物語の鍵を握るのは、マルチバースを行き来する能力を持つアメリカという名の少女。彼女は、身の危険が迫ると突然知らない世界へ飛ぶ、というか飛ばされてしまう。

その能力に目を付けた敵役は、ある世界で解決できない問題も、どこか別の世界ならば対処法を見つけられるかもしれないという理屈で、最強の能力を手に入れようと彼女を襲いに来る。

飛ばされた異界で常に彼女を護るのがドクターストレンジである。しかし、ある異界でストレンジは彼女を裏切り護ることに失敗する。それを夢の形で知らされた「主人公の」ストレンジ。現実に飛ばされてきた彼女を何とか護るために、禁断の異界渡りの冒険の扉を開く。

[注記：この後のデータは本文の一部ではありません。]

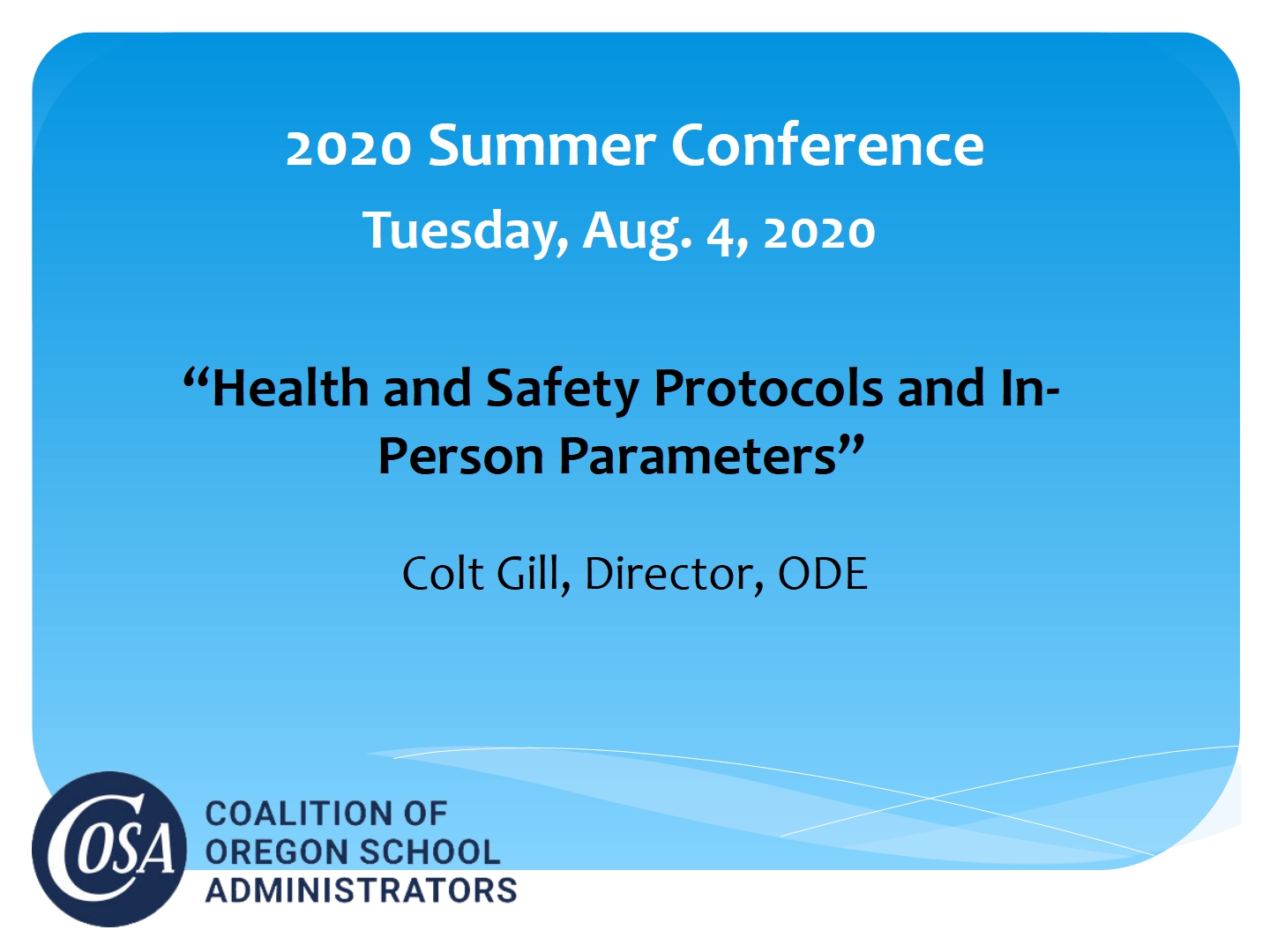 2020 Summer Conference
Tuesday, Aug. 4, 2020

“Health and Safety Protocols and In-Person Parameters”

Colt Gill, Director, ODE

COSA
COALITION OF OREGON SCHOOL ADMINISTRATORS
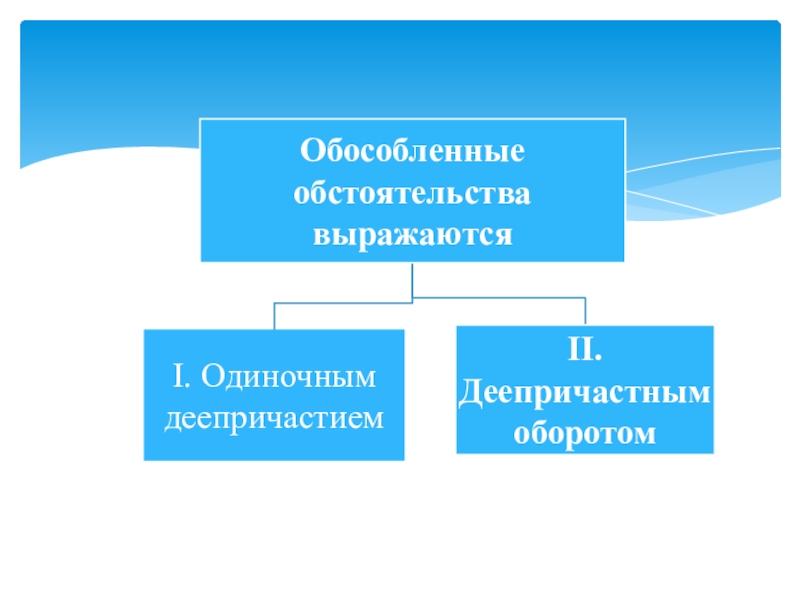 Обособленные обстоятельства выражаются

I. Одиночным деепричастием

II. Деепричастным оборотом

パラドックスのタブーがないとは言え物語が複雑になることは間違いなく、この世界観をいかに違和感なく落とし込んでいくかがこの映画の最も大きいノルマであったが、引っ掛かりはほぼなく理解することができた。

映画の構成上、主人公のストレンジが暮らす世界(616という番号が付いていたかな)が別の異界をパワーで圧倒する描写があったのはご都合主義的ではあったが、まあ許容範囲か。

異界でゾンビになるストレンジをはじめ、至る場面でホラー映画のような演出が見られたが、本作の監督はS.ライミ。やっぱり好きなんだと実感。

ストレンジもスカーレットウィッチもいろいろな顔を見せたが、R.マクアダムス演じるクリスティーンは引き続き、永遠に結ばれない可憐なヒロインに終始。これからも良き理解者としてストレンジが道を外さないよう見守っていくのだろう。ポストクレジットの展開は若干気になったが。